The sea is my place of solace. I cannot swim, but I love the water. There is something about being near a body of water that quiets my spirit.
- By the sea, I think.
- By the sea, I pray.
- By the sea, I make decisions.
- By the sea, I remember that storms do not last forever.
Music is also beautiful to me. My grandfather, Victor Wilson, was a steelpan pioneer. The steelpan, the only acoustic musical instrument invented in the twentieth century, carries more than melody for me.
- It carries history.
- It carries resilience.
- It carries creativity.
- It carries Caribbean genius.
It reminds me that beauty can emerge from struggle. Discarded materials can become music. People can create sound as an expression of survival.
That is beauty.
Beauty is not always soft.
Sometimes beauty is strong.
Sometimes beauty is revolutionary.
What we call beautiful often reveals what we truly value. And what we value eventually shapes how we lead.

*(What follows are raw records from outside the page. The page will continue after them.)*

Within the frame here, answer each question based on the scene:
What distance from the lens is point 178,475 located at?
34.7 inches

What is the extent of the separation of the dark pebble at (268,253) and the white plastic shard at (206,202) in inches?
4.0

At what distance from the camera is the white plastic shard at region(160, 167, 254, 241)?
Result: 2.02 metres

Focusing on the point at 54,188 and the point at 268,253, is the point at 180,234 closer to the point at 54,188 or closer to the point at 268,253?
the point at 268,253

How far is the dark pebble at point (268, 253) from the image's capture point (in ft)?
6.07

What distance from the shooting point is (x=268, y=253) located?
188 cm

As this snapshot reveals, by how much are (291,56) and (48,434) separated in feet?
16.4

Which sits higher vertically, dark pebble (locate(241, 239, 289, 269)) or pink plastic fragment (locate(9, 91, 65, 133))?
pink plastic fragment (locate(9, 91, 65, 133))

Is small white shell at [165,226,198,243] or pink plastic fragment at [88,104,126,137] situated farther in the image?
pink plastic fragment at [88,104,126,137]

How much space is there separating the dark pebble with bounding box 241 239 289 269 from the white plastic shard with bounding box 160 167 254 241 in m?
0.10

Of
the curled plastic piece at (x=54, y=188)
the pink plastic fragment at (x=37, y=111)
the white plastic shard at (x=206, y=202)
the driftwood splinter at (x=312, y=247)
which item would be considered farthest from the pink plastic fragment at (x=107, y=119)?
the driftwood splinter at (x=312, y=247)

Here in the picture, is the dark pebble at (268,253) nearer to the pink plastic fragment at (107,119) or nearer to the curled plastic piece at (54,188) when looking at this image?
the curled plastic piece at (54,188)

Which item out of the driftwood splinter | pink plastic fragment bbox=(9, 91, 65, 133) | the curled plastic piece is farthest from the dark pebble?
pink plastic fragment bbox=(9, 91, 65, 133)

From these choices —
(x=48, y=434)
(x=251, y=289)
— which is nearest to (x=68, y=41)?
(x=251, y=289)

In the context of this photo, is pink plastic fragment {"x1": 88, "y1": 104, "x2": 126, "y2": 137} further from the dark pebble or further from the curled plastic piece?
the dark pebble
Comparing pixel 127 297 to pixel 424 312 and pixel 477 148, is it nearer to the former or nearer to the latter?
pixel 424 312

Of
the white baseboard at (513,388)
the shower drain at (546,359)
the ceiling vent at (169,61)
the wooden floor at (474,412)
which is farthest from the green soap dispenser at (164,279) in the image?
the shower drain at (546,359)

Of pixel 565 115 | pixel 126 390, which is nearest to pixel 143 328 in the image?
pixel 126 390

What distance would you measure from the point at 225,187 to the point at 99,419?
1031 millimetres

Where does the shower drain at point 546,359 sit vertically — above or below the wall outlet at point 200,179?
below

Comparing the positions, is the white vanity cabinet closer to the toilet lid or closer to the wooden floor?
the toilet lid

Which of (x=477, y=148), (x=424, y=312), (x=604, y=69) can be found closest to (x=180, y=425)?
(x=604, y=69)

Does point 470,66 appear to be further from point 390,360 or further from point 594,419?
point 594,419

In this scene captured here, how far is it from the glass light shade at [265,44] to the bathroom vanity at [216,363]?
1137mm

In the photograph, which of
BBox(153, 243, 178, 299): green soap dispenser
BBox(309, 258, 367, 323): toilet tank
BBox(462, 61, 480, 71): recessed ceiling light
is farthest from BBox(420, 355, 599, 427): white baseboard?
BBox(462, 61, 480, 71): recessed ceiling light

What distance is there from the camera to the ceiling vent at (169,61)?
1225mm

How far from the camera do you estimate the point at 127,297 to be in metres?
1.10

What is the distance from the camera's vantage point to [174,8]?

Perhaps that is where I finally answer the question:
Is faith enough?
- Yes — if faith inspires us to seek truth.
- Yes — if faith strengthens us to pursue purpose.
- Yes — if faith expands our ability to recognize beauty beyond appearances.
But faith was never meant to replace action.
Faith was meant to inspire it.
Faith was never meant to replace purpose.
Faith was meant to awaken it.
Faith was never meant to replace truth.
Faith was meant to help us recognize it.
As women, the way we answer life's biggest questions shapes how we lead.
- What is truth?
- How do I know it?
- What is beautiful?
Our answers shape our families, careers, relationships, communities, and the legacy we leave behind.
I no longer ask whether faith is enough.
Instead, I ask what my faith is producing.
- Is it making me more courageous?
- More compassionate?
- More willing to serve?
- More committed to living in alignment with my purpose?
- More capable of recognizing beauty beyond appearances and value beyond status?
Because faith that never changes how we live is merely belief.
But faith that helps us seek truth, embrace beauty, love deeply, serve generously, and continue moving forward even when the road is uncertain becomes something far more powerful.
It becomes a way of life.
So wherever you lead — from a kitchen table, a classroom, a hospital, a church, a boardroom, a Parliament chamber, a community organization, or a place of personal rebuilding — be intentional about the answers you carry.
- Know what you believe to be true.
- Know how you determine truth.
- Know what you call beautiful.
Then have the courage to live accordingly.
For in the end, our lives are shaped not only by what we believe, but by what we are willing to build, protect, pursue, and become because of those beliefs.
And perhaps that is what faith was meant to do all along.